> Study questions
1. Decide whether each statement agrees with the forum thread on Canada bacon below: (a) the thread was started on October 11, 2011; (b) a post says 145º is the new standard for whole muscle pork; (c) VI_Smoker says they have made Canadian bacon many times. For each, answer yes or no and quote the deciding words.
2. Add the next post to the forum thread on Canada bacon below, picking up after its final line.

> Selected text
Canada Bacon

Started by Keymaster, October 08, 2011, 09:55:58 AM

Previous topic - Next topic

0 Members and 1 Guest are viewing this topic.

Habanero Smoker

Quote from: Tenpoint5 on October 11, 2011, 04:44:59 AM
Going to have to update the chart 145º is the new standard for whole muscle meat on pork. Ruhlman would even like to see it at 135º

http://articles.chicagotribune.com/2011-05-24/health/chi-usda-changes-guidelines-for-cooking-pork-20110524_1_cooking-pork-pork-chops-national-pork-board

The chart on the recipe site was changed on May 24th to reflect the new USDA guidelines.

The 135°F internal temperature, I don't know. :) Though pork is raised differently and the meat is safer I still like to make sure the meat reaches at least 139°;F unless the meat has been frozen at an adequate temperature and time to kill any possible Trichinella parasite that may be present. With the average thermometer reading plus or minus 2 degrees, and the placement of the thermometer, I like to bring it up to 140°F with a few degrees from carryover.



     I
         don't
                   inhale.
  ::)

VI_Smoker

Nice breakfast - I'll have to give canadian bacon a try!

> Excerpted records
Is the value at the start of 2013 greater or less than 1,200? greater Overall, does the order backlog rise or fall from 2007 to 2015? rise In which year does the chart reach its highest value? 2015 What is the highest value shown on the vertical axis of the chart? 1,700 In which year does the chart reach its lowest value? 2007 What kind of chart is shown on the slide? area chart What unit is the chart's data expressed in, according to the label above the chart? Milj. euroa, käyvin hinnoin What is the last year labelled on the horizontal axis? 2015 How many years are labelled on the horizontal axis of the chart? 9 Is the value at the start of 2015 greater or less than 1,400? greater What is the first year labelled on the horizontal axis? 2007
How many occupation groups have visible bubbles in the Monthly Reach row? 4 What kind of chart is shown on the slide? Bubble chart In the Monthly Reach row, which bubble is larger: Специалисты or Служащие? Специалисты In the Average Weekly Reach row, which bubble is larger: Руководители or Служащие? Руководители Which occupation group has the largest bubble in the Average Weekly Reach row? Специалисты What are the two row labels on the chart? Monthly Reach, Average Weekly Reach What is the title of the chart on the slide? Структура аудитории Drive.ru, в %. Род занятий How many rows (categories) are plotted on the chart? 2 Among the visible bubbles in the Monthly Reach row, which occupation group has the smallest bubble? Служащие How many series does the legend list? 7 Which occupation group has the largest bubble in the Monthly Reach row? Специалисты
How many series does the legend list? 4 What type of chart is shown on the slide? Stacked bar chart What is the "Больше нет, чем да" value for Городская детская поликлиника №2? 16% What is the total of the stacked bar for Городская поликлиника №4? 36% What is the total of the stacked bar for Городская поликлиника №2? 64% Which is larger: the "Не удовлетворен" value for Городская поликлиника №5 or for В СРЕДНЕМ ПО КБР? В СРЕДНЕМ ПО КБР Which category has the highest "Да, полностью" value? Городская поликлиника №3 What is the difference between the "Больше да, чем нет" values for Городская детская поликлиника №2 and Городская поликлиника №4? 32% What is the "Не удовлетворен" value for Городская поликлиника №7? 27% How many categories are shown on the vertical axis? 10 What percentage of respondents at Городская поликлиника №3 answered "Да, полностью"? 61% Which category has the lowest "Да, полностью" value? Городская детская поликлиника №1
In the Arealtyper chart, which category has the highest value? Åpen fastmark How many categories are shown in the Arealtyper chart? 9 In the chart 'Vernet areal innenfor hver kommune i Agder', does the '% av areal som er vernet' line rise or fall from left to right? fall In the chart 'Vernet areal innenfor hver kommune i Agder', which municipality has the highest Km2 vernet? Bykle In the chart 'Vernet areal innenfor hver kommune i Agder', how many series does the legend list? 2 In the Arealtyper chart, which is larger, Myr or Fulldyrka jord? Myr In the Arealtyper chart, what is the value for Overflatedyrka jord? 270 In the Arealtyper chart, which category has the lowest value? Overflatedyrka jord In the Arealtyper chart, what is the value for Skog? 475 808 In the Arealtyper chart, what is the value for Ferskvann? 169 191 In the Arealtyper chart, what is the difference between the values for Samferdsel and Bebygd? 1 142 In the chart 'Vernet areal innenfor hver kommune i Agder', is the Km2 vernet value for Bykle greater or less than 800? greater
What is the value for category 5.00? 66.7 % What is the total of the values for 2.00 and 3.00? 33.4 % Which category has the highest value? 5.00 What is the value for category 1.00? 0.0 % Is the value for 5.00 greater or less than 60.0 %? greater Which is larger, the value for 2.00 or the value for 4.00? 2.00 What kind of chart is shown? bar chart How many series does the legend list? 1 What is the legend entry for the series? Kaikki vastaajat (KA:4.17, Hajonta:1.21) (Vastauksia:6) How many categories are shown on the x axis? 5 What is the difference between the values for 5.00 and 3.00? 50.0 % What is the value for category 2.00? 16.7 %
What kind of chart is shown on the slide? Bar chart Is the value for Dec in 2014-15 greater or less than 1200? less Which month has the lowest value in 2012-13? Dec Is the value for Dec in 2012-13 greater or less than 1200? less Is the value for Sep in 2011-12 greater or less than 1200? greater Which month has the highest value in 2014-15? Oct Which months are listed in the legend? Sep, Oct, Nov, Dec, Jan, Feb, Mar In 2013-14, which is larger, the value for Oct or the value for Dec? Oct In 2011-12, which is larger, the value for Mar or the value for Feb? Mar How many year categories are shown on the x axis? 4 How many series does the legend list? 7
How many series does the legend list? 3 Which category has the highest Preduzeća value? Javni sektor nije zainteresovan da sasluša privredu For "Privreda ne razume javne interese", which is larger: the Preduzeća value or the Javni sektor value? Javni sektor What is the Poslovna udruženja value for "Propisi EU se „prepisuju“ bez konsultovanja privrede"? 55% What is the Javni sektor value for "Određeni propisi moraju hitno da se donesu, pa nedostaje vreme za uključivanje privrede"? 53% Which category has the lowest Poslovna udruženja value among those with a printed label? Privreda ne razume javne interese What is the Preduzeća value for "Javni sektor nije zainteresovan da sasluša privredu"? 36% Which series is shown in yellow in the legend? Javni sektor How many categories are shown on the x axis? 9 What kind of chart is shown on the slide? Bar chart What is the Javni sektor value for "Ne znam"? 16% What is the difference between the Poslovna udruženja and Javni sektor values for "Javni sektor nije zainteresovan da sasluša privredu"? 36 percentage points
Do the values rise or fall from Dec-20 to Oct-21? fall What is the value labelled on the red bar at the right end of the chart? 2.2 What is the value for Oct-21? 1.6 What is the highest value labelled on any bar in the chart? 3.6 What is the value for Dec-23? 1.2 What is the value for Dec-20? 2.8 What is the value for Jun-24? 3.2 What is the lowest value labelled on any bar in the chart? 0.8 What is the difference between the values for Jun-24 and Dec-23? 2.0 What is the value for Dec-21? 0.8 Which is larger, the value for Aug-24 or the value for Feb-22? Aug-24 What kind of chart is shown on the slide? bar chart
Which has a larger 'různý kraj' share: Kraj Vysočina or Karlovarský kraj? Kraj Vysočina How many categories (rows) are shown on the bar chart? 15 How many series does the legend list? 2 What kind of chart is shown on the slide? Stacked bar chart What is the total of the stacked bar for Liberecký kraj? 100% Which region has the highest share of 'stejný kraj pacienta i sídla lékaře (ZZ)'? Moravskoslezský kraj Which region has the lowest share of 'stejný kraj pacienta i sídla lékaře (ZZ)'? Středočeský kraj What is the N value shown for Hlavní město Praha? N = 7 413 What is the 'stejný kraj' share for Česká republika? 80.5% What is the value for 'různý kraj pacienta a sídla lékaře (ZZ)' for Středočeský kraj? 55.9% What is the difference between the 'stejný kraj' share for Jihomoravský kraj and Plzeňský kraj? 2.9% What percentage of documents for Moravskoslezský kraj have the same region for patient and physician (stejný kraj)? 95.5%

> Results in order
1.
(a) No: "Started by Keymaster, October 08, 2011"
(b) Yes: "145º is the new standard for whole muscle meat on pork"
(c) No: "I'll have to give canadian bacon a try!"

2.
Keymaster

I found a store that sells Morton sugar cure but only in smoked flavor. I purchased it but has anyone used the smoked flavor on Canadian bacon. It sure does make the cupboard smell funky :D

Habanero Smoker

Quote from: Keymaster on October 12, 2011, 05:01:25 AM
I found a store that sells Morton sugar cure but only in smoked flavor. I purchased it but has anyone used the smoked flavor on Canadian bacon. It sure does make the cupboard smell funky :D

The Smoked flavor is not interchangeable with TQ and the Plain Sugar Cure. The Smoked Flavor is to be used for meats that require a long period of cure time; those type of curing you would use Cure #2 for. It contains 1% sodium nitrate, while TQ and Sugar Cure (plain) contains .5% sodium nitrate and .5% sodium nitrite. The smoke flavoring and other spices are contained in a separate package within the main package. If you want to add the smoke flavor you added it to your cure mix just before you get ready to apply it to the meat.



     I
         don't
                   inhale.
  ::)

Keymaster

Quote from: Habanero Smoker on October 12, 2011, 01:02:34 PM
Quote from: Keymaster on October 12, 2011, 05:01:25 AM
I found a store that sells Morton sugar cure but only in smoked flavor. I purchased it but has anyone used the smoked flavor on Canadian bacon. It sure does make the cupboard smell funky :D

The Smoked flavor is not interchangeable with TQ and the Plain Sugar Cure. The Smoked Flavor is to be used for meats that require a long period of cure time; those type of curing you would use Cure #2 for. It contains 1% sodium nitrate, while TQ and Sugar Cure (plain) contains .5% sodium nitrate and .5% sodium nitrite. The smoke flavoring and other spices are contained in a separate package within the main package. If you want to add the smoke flavor you added it to your cure mix just before you get ready to apply it to the meat.
Thanks Habanero Smoker for the info. Your a great resource to the forum :)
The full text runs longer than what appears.